TEXT SECTION section start

Ayers to USA Today: some patients ‘wait too long’ for joint replacement

By Lisa M. Larson

UMass Medical School Communications

March 14, 2014

Longer life spans and the obesity crisis are fueling a dramatic rise in the number of Americans undergoing total joint replacements orthopedic surgeon David Ayers, MD, told USA Today. As a result, more than 7 million people nationwide are living with artificial hips and knees.

Dr. Ayers, the Arthur M. Pappas, MD, Chair in Orthopedics, chair and professor of orthopedics & physical rehabilitation, and Patricia Franklin, MD, professor of orthopedics & physical rehabilitation and family medicine & community health, presented new data to the 2014 Annual Meeting of the American Academy of Orthopaedic Surgeons in New Orleans this week. Ayers and Franklin are leading a national database of surgical results and patient-reported outcomes in total joint replacement, called FORCE-TJR, (Function and Outcomes Research for Comparative Effectiveness in Total Joint Replacement.)

New data from the registry pinpoints when most Americans are having their joint replacements, and suggests some patients should consider doing so earlier.

"I think the average patient is having the operation at the right time based on our data, but there are people who wait too long," Ayers told USA Today.

TEXT SECTION section end
DATA FOR REVIEW section start

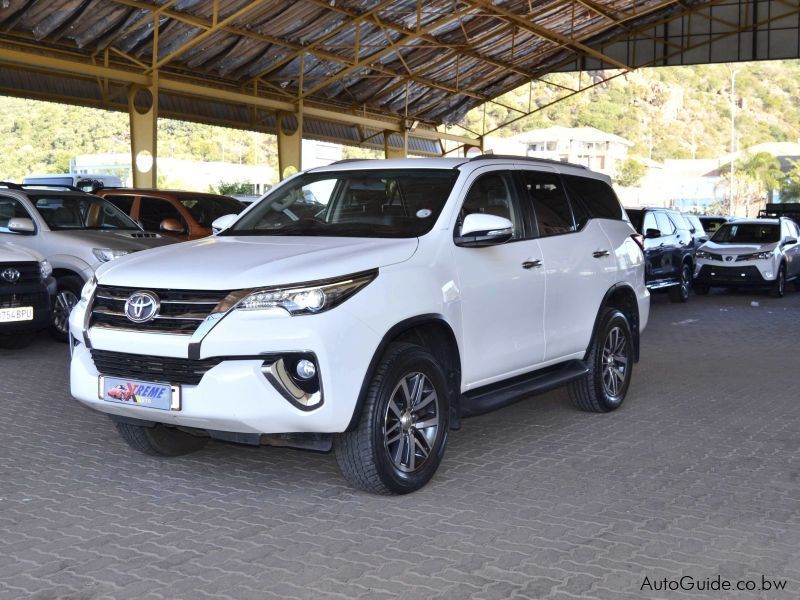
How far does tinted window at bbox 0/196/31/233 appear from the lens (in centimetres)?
1214

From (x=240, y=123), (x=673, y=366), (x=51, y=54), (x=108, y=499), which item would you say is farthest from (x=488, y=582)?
(x=240, y=123)

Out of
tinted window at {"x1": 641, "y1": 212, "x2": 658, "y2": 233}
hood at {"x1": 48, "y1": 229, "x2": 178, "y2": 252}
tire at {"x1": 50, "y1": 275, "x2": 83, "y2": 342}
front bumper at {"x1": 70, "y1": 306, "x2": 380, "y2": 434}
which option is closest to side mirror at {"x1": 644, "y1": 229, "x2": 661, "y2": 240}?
tinted window at {"x1": 641, "y1": 212, "x2": 658, "y2": 233}

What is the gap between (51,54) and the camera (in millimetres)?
23328

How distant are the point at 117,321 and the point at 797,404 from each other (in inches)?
228

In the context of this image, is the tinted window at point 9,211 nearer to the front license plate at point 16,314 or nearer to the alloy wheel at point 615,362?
the front license plate at point 16,314

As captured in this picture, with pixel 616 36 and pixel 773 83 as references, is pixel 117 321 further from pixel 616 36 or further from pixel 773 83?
pixel 773 83

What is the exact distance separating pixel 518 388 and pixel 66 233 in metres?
7.42

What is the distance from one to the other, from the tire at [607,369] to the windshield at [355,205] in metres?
2.05

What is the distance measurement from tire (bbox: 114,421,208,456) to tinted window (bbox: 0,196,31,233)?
6730 mm

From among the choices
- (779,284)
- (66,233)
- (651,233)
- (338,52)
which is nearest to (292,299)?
(66,233)

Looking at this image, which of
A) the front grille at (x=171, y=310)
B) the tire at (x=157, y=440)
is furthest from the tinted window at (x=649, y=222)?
the front grille at (x=171, y=310)

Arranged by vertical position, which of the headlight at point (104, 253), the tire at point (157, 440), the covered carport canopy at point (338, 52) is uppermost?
the covered carport canopy at point (338, 52)

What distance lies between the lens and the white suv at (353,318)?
16.4 ft

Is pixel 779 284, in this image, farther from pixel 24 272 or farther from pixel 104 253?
pixel 24 272
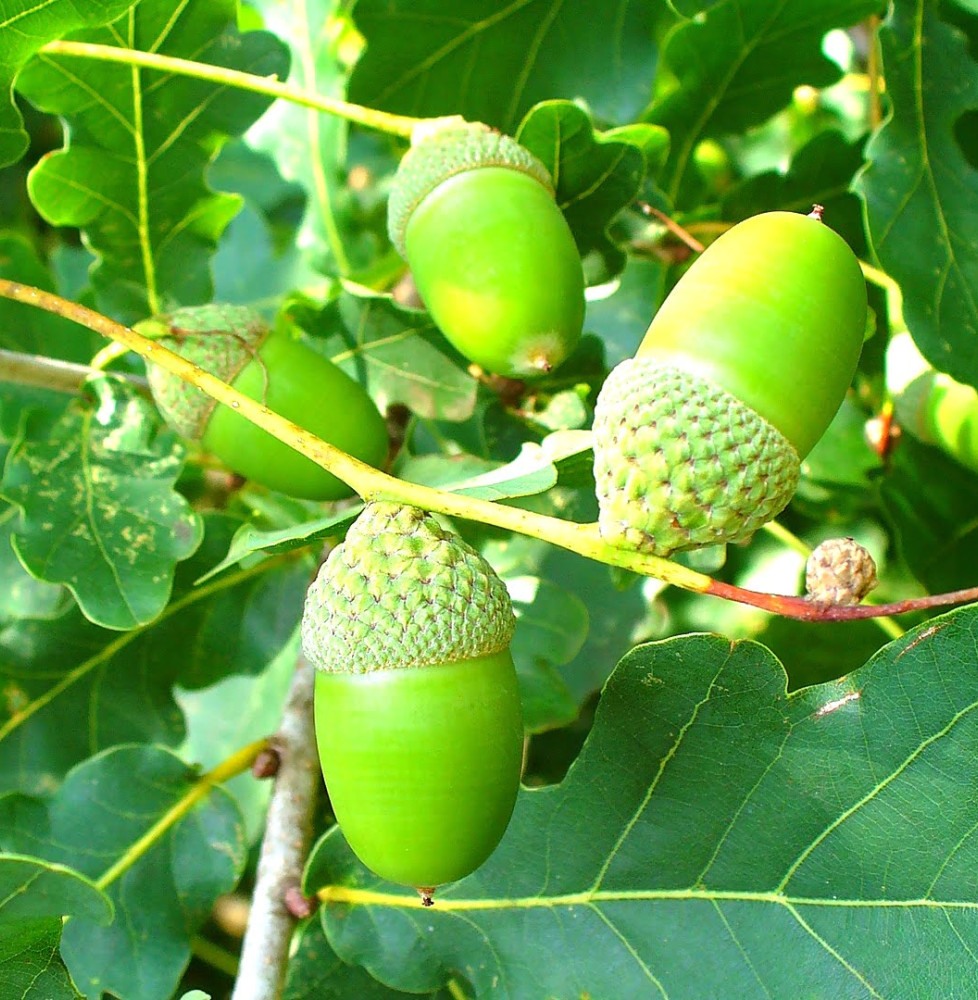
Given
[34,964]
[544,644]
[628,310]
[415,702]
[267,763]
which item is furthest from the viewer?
[628,310]

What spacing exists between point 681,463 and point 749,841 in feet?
1.52

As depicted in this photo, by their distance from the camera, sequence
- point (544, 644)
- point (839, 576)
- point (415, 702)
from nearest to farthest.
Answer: point (839, 576)
point (415, 702)
point (544, 644)

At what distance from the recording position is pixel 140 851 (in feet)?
5.42

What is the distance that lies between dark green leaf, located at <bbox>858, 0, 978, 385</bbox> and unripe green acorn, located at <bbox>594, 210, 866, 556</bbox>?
54 cm

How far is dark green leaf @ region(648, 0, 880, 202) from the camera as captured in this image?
166 cm

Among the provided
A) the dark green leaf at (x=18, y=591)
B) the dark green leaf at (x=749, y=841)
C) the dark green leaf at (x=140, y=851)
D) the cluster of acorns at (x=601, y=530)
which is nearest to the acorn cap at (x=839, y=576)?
the cluster of acorns at (x=601, y=530)

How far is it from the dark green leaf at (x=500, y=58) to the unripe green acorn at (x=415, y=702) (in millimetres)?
931

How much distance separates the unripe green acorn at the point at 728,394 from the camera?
3.27 ft

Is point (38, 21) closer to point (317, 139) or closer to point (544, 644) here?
point (317, 139)

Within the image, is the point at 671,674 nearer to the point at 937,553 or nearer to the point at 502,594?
the point at 502,594

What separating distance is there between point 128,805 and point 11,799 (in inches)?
→ 6.1

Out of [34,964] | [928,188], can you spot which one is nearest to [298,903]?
[34,964]

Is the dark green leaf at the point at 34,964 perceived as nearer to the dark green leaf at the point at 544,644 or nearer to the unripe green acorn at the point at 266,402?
the unripe green acorn at the point at 266,402

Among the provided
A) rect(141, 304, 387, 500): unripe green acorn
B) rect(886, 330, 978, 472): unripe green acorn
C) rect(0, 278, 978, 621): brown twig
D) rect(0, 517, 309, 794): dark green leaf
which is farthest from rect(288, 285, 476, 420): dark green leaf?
rect(886, 330, 978, 472): unripe green acorn
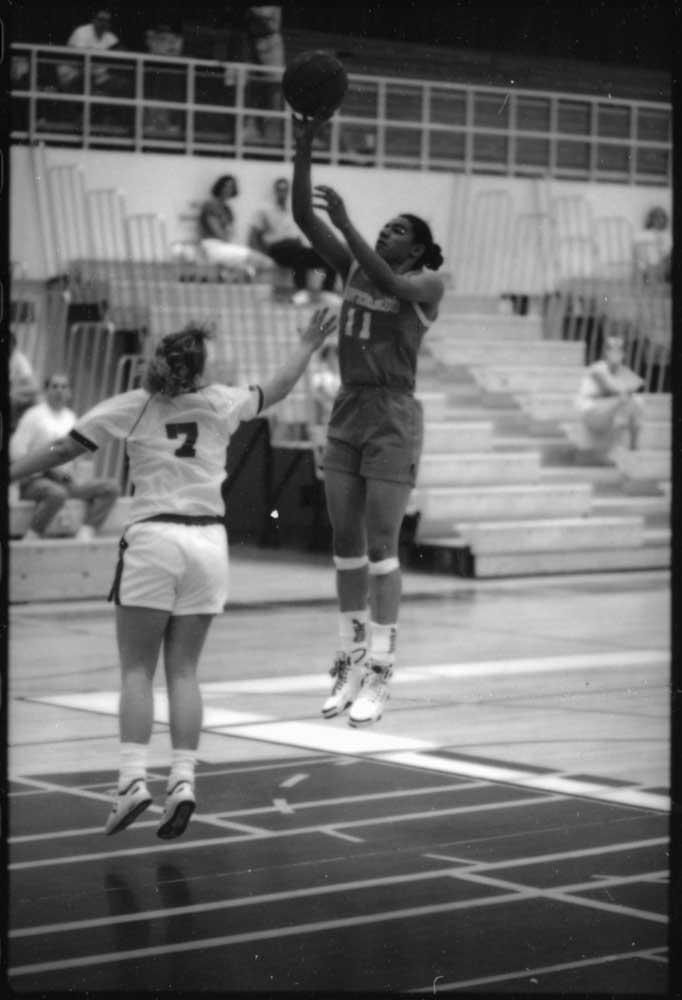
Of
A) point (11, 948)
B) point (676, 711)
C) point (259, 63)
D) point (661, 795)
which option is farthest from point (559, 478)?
point (676, 711)

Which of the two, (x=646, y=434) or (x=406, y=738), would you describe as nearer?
(x=406, y=738)

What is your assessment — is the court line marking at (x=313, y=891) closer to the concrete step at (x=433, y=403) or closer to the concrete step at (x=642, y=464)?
the concrete step at (x=433, y=403)

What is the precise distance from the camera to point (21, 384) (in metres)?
12.6

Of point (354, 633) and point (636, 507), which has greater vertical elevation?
point (354, 633)

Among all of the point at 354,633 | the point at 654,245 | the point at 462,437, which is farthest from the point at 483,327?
the point at 354,633

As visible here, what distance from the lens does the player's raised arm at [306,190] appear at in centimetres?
525

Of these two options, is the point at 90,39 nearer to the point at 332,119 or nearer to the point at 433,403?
the point at 332,119

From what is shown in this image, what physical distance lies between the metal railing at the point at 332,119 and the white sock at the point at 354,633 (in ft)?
5.79

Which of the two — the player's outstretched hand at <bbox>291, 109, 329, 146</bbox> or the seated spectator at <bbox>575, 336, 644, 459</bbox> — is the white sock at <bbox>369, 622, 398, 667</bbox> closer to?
the player's outstretched hand at <bbox>291, 109, 329, 146</bbox>

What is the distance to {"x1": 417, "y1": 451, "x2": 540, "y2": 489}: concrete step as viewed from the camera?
11.5 meters

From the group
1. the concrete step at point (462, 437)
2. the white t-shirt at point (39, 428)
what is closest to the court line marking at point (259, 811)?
the concrete step at point (462, 437)

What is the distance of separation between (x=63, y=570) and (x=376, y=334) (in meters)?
6.86

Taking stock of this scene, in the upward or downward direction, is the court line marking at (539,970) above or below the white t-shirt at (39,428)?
below

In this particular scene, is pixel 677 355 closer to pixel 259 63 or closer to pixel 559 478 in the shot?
pixel 259 63
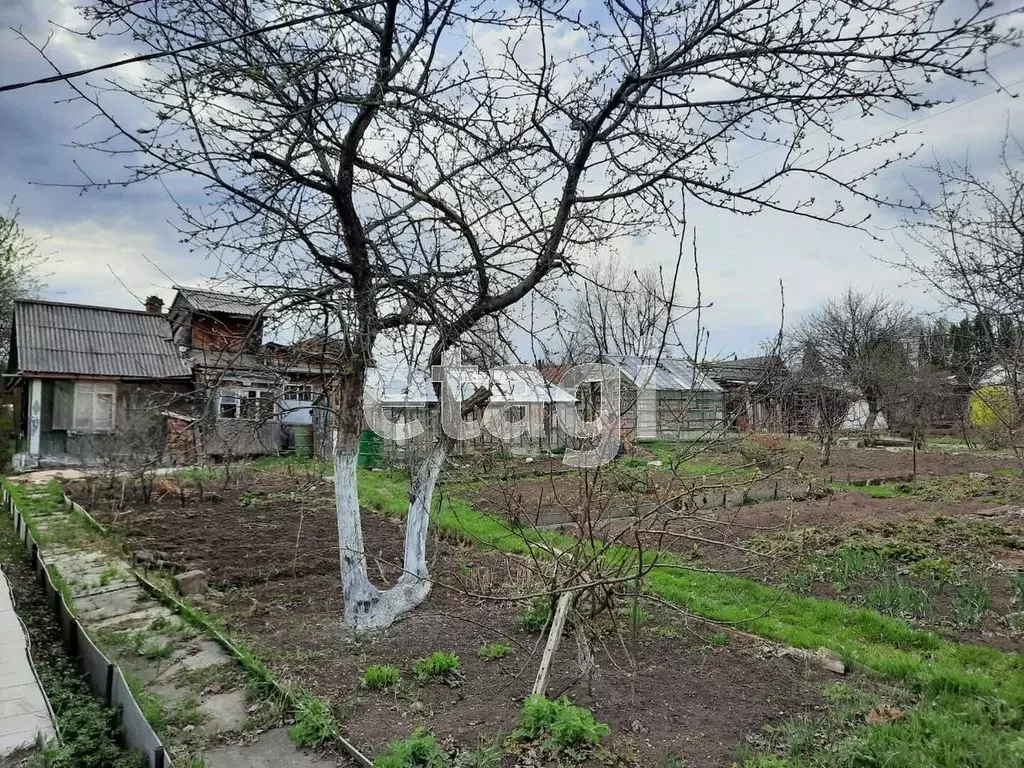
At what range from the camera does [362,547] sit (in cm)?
474

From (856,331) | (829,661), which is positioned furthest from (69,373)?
(856,331)

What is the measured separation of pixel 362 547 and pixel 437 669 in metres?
1.22

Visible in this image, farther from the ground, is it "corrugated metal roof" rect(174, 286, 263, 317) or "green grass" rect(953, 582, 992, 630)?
"corrugated metal roof" rect(174, 286, 263, 317)

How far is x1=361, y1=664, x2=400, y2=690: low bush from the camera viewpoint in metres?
3.79

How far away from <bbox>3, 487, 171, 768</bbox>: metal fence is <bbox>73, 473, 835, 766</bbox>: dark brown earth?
918 millimetres

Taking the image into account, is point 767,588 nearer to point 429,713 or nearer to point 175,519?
point 429,713

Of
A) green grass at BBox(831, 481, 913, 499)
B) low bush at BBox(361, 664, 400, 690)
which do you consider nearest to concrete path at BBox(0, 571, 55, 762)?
low bush at BBox(361, 664, 400, 690)

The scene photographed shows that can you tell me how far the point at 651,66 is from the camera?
3.95m

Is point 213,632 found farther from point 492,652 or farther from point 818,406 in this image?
point 818,406

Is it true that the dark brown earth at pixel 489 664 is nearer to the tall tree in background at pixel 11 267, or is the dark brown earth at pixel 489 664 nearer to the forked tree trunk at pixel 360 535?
the forked tree trunk at pixel 360 535

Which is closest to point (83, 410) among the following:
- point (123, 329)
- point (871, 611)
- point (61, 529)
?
point (123, 329)

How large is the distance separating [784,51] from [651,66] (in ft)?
2.64

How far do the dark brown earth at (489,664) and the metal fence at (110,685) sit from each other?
0.92 metres

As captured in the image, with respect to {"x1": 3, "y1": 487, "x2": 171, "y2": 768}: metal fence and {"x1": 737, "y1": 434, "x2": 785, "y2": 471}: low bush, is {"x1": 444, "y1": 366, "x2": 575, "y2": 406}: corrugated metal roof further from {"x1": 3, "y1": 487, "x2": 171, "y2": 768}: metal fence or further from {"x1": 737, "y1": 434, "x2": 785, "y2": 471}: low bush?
{"x1": 3, "y1": 487, "x2": 171, "y2": 768}: metal fence
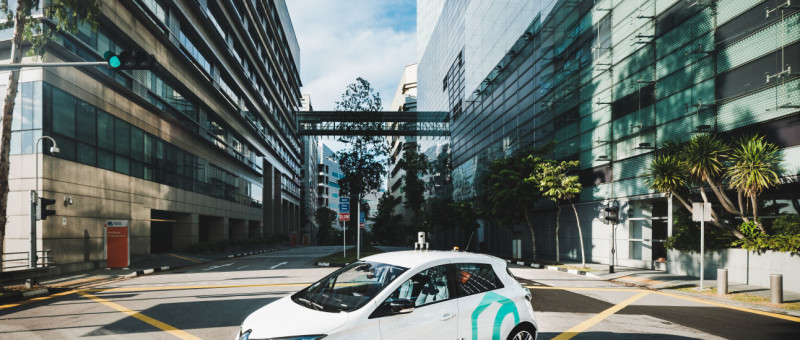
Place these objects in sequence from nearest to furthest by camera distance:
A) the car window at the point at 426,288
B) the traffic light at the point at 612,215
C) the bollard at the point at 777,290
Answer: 1. the car window at the point at 426,288
2. the bollard at the point at 777,290
3. the traffic light at the point at 612,215

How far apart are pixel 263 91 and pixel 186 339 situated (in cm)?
5089

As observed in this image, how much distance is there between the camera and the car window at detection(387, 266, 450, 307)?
482 centimetres

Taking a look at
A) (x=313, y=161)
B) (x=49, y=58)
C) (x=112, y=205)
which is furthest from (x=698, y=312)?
(x=313, y=161)

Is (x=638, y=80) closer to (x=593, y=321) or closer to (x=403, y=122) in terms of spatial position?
(x=593, y=321)

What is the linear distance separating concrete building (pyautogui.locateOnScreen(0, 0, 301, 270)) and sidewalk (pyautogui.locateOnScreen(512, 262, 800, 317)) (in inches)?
819

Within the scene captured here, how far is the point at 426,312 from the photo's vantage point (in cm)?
473

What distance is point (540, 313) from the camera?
360 inches

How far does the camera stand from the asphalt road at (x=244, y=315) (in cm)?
760

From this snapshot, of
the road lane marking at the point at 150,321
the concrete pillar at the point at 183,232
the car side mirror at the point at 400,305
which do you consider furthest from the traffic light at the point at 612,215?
the concrete pillar at the point at 183,232

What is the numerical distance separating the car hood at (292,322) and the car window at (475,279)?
143cm

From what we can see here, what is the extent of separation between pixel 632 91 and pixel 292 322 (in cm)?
2064

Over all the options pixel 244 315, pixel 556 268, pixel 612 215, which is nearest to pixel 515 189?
pixel 556 268

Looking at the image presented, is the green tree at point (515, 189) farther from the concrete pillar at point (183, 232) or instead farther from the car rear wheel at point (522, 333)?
the concrete pillar at point (183, 232)

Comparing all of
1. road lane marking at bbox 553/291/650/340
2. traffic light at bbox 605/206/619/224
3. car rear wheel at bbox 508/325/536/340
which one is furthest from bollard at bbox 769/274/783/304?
car rear wheel at bbox 508/325/536/340
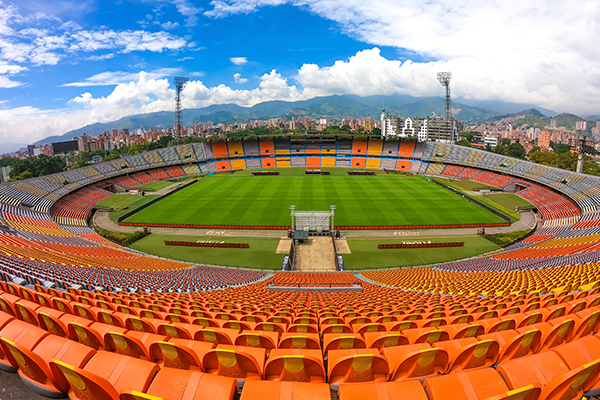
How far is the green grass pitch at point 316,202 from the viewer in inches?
1516

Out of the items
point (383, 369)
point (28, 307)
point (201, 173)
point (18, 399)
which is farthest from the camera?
point (201, 173)

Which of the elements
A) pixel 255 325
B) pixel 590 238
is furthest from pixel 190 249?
pixel 590 238

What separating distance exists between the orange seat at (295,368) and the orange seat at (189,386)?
833mm

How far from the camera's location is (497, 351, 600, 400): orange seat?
292 centimetres

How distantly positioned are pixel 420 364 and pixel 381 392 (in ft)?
3.92

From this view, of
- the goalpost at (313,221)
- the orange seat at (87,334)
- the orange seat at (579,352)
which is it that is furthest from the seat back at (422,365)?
the goalpost at (313,221)

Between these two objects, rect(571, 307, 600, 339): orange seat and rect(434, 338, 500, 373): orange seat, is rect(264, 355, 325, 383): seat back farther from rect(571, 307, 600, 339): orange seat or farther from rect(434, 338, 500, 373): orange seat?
rect(571, 307, 600, 339): orange seat

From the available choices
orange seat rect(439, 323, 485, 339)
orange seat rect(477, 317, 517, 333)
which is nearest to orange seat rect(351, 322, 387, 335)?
orange seat rect(439, 323, 485, 339)

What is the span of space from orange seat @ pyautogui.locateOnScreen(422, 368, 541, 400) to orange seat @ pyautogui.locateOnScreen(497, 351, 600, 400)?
26cm

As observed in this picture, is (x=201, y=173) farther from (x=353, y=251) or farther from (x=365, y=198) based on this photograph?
(x=353, y=251)

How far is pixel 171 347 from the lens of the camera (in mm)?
4070

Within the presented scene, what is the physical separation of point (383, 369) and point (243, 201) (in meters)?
44.1

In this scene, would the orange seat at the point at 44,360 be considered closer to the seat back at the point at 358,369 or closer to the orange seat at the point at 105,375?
the orange seat at the point at 105,375

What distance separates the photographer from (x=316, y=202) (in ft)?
149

DATA FOR REVIEW section end

EXERCISE PROMPT | How would you render this sentence from the joint replacement article in Spanish: "New data from the registry pinpoints when most Americans are having their joint replacements, and suggests some patients should consider doing so earlier."

FINAL ANSWER | Los nuevos datos del registro precisan cuándo la mayoría de los estadounidenses se someten a sus reemplazos articulares, y sugieren que algunos pacientes deberían considerar hacerlo antes.